Por que Mais Forte Que o Mundo é o melhor filme nacional em muito tempo
Filmar uma cinebiografia é assunto delicado. Principalmente no Brasil, onde muitos biografados não entendem que sua vida até pode render uma obra de ficção, mas a realidade precisa ser adaptada e dramatizada em uma narrativa cinematográfica. O óbvio: filme precisa ser filme. Com seu terceiro longa, este Mais Forte Que o Mundo, o diretor Afonso Poyart acerta no equilíbrio. Ele não só leva a trajetória do lutador José Aldo ao cinema com distinção, criando uma história dinâmica e envolvente em torno de sua vida, como a executa com uma assinatura visual que eleva o padrão do gênero no Brasil.
Vou além: o que precisa ir para um novo patamar é a qualidade do cinema brasileiro em geral. Mais Forte Que o Mundo aponta o caminho, contando uma história simples de maneira inteligente, utilizando as ferramentas que o cinema disponibiliza há mais de um século. A escolha em biografar José Aldo pode parecer uma decisão corporativa – MMA, afinal, é paixão de brasileiros desde que atletas canarinho passaram a ter destaque no ringue octogonal. Apesar de filmes sobre esportes seguirem uma espécie de fórmula (se você assistiu a Rocky, Um Lutador, certamente vai encontrar uma dúzia de paralelos), Poyart narra a história como um filme de ação em que o protagonista precisa enfrentar um inimigo aparentemente invencível para triunfar: ele mesmo.

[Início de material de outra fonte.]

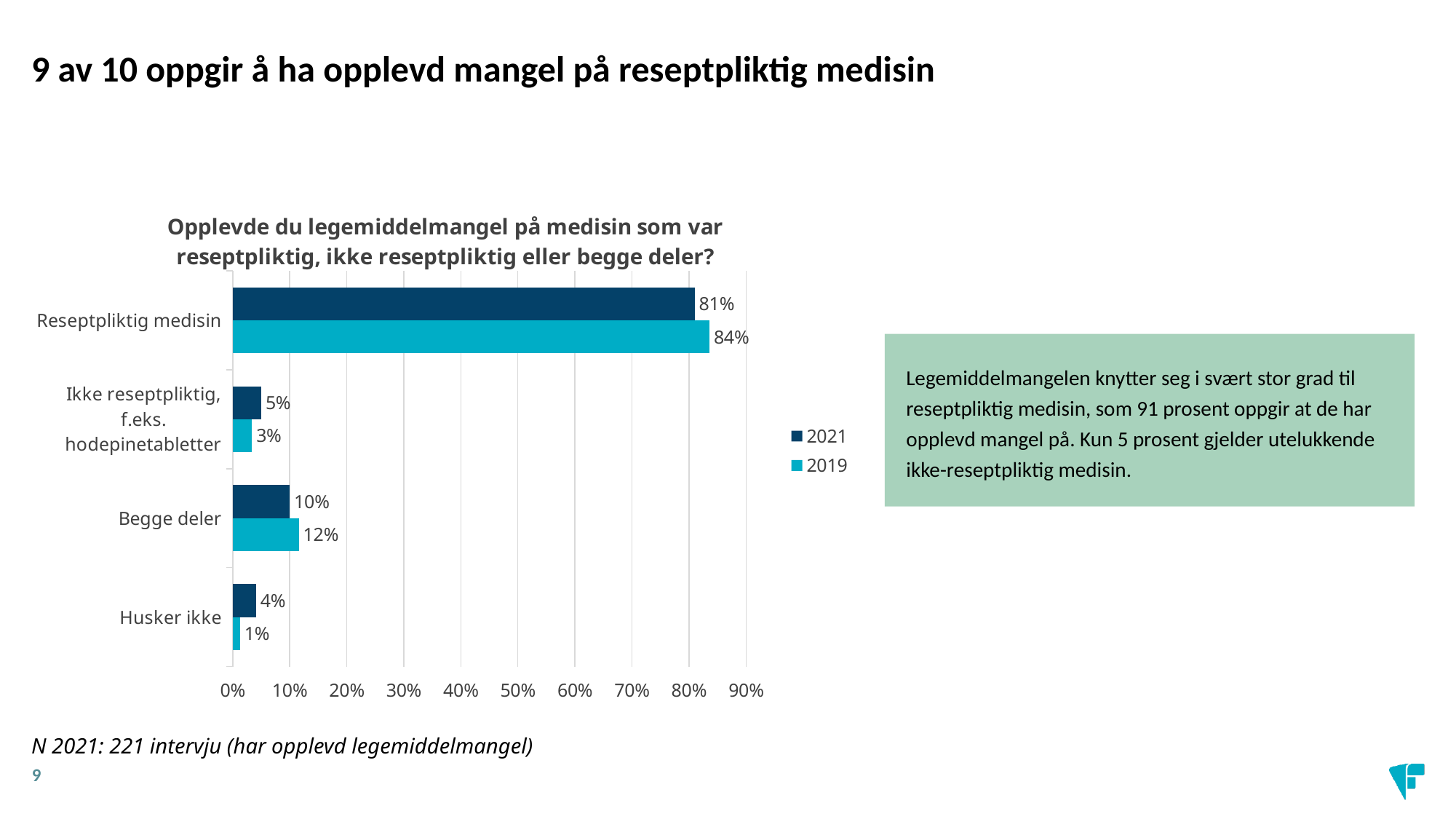
Which category has the highest value in the 2019 series? Reseptpliktig medisin Which category has the lowest value in the 2019 series? Husker ikke What is the 2019 value for Begge deler? 12% What kind of chart is shown on the slide? Bar chart What is the 2019 value for Ikke reseptpliktig, f.eks. hodepinetabletter? 3% How many series does the legend list? 2 How many categories are shown on the chart? 4 Which series is shown in the dark blue colour? 2021 What is the 2021 value for Husker ikke? 4% Which is larger for Begge deler: the 2021 value or the 2019 value? 2019 What is the difference between the 2019 and 2021 values for Reseptpliktig medisin? 3 percentage points What is the 2021 value for Reseptpliktig medisin? 81%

O mérito de ancorar a história recai sobre o ator José Loreto, que abraça o papel de Aldo como uma mola de músculos e dor em constante tensão. Nascido em Manaus, ele descarrega a frustração de lidar com um pai violento (Jackson Antunes) e uma mãe submissa (Claudia Ohana) treinando jiu jitsu. Tudo em sua vida é um revés, do relacionamento fragmentado com Luiza (Paloma Bernardi) ao conflito com Fernandinho (Romulo Neto), playboy que representa tudo que Aldo odeia – e que se torna o que mais se aproxima de um vilão, embora exista mais nessa relação do que sugere a superfície. O filme logo salta para a mudança do lutador para o Rio de Janeiro, onde aos poucos ele canaliza sua fúria no ringue, uma trilha que o leva a ser campeão no UFC.
Com este material em mãos, seria até fácil para Poyart montar um drama convencional, caprichar nas cenas de luta e partir para o abraço. Mas o diretor não facilita nem para si próprio, optando por concentrar seu filme no aspecto psicológico da trajetória de Aldo: afinal, o que faz um homem subir num ringue e se submeter a uma sessão de pancadaria? Seria apenas a glória e os prêmios? Ou canalizar a dor para os punhos é uma maneira de expiar outros pecados? Este caminho logo se mostra acertado, já que remove Mais Forte Que o Mundo das "regras" do gênero e abre espaço para Poyart explorar a mente de José Aldo com uma assinatura visual apurada. Tudo emoldurado por uma cozinha técnica impecável, da fotografia de Carlos André Zalasik à montagem de Lucas Gonzaga: cada pedaço ajudando a montar a narrativa, sem gordura.
O resultado é um filme visualmente distinto, que usa som e cor para pontuar cada momento da trajetória de seu protagonista, sem jamais deixar a trama confusa. É um salto considerável do primeiro trabalho de Poyart como diretor, o acelerado 2 Coelhos, que também trazia uma assinatura visual forte mas pecava pelo excesso de tramas. Mais Forte Que o Mundo é mais centrado e, justamente por isso, a habilidade do diretor em criar imagens poderosas ganha espaço sem nunca entrar em conflito com a história. A soma de texto e imagem deixa a experiência mais fácil de ser assimilada. É essa a grande lição: dialogar com seu público não é pecado. Cinema não precisa ser complicado para ser interessante, filme não tem de ser uma tese, não precisa ser um experimento, não funciona quando um diretor o utiliza como sala de terapia. Cinema triunfa quando é uma ferramenta para contar histórias. E qualquer filme que transforme Rafinha Bastos em um personagem que não seja Rafinha Bastos merece aplausos!